Of Cemeteries and Graveyards
I had never been – or at least had no recollection of ever being – inside a cemetery until I visited the Old City Cemetery in Tallahassee when I was in college, but I had always been drawn to them. To how quiet and peaceful they seem, how respectful of the eternal silence in which its inhabitants find themselves.
The Old Jewish Cemetery in Prague is a bit different in this regard, because since 1787 it no longer functions as a cemetery and is today part of the Jewish Museum in Prague.
Located in the Josefov quarter of Prague (which I wrote about here), the Old Jewish Cemetery is the largest Jewish cemetery in Europe and was originally founded in the first half of the 15th century – the oldest grave is dated to 1439.
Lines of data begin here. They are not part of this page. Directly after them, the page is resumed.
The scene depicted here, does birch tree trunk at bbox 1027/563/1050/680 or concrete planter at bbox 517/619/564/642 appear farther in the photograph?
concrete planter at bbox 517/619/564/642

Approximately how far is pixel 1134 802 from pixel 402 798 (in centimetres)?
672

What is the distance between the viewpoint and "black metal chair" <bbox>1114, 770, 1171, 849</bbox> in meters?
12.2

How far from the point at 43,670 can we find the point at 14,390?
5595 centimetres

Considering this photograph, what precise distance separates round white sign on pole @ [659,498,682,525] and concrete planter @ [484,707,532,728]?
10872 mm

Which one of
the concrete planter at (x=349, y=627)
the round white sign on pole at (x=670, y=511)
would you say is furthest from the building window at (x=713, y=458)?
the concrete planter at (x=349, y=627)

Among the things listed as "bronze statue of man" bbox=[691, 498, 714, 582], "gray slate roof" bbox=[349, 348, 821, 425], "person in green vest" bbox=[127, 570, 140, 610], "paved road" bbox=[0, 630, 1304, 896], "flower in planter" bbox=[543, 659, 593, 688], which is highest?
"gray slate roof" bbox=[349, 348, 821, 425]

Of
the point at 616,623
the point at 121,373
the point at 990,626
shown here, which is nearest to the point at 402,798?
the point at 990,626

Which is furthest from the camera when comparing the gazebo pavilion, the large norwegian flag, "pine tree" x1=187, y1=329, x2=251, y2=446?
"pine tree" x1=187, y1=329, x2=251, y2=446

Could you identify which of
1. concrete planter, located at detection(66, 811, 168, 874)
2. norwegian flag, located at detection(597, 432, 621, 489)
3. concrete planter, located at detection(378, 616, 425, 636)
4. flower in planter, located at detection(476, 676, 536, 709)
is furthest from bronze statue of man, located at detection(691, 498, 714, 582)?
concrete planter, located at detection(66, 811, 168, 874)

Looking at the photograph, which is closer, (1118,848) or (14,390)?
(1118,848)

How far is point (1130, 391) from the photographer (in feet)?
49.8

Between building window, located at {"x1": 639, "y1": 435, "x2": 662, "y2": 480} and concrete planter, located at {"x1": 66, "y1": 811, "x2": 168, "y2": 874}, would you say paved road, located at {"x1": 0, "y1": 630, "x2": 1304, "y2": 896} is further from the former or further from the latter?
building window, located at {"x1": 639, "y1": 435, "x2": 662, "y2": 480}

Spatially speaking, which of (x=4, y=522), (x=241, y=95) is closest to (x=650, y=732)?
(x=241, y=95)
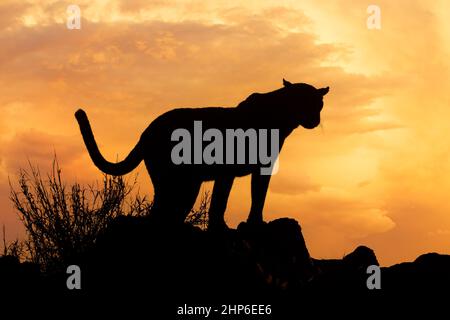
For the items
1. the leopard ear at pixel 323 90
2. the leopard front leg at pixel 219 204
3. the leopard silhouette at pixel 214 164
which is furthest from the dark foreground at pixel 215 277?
the leopard ear at pixel 323 90

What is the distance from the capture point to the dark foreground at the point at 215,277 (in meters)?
10.9

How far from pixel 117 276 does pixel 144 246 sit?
650 mm

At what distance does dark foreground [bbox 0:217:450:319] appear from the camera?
1094cm

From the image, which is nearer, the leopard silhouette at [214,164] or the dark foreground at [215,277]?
the dark foreground at [215,277]

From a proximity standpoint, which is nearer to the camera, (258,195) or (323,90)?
(258,195)

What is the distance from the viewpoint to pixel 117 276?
437 inches

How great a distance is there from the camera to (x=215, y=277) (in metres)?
11.0

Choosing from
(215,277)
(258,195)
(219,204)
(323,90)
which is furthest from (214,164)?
(323,90)

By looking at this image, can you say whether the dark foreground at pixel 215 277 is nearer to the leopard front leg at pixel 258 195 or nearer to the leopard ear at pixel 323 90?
the leopard front leg at pixel 258 195

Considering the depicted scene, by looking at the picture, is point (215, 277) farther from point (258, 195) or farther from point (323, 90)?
point (323, 90)

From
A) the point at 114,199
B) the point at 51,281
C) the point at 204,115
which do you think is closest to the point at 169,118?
the point at 204,115

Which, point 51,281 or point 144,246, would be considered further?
point 51,281
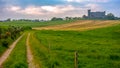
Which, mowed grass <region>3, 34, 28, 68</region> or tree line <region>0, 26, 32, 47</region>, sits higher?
mowed grass <region>3, 34, 28, 68</region>

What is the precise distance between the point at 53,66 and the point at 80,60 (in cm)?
420

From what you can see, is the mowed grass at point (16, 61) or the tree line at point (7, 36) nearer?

It is not the first Jewish cemetery of Prague, although its predecessor, the “Jewish Garden,” is now lost under the streets of Nové Město (New Town).
What’s truly remarkable about the Old Jewish Cemetery is that what we see is only the top layer of up to twelve. The reason for this being that the cemetery continually struggled with lack of space, and oftentimes the only way to acquire it was to pile new soil on top of what space they already had. I overheard a guide tell a group that those who were considered exceptionally important were moved and kept on the top layers, and there may be as many as 100,000 graves in the cemetery as a whole.
The result is this: a space overcrowded with tombstones, many of them cracked and piling upon their neighbors, all of it made even more haunting by the knowledge of what truly lies beneath the surface.
But I’d be lying if I said I didn’t find it beautiful.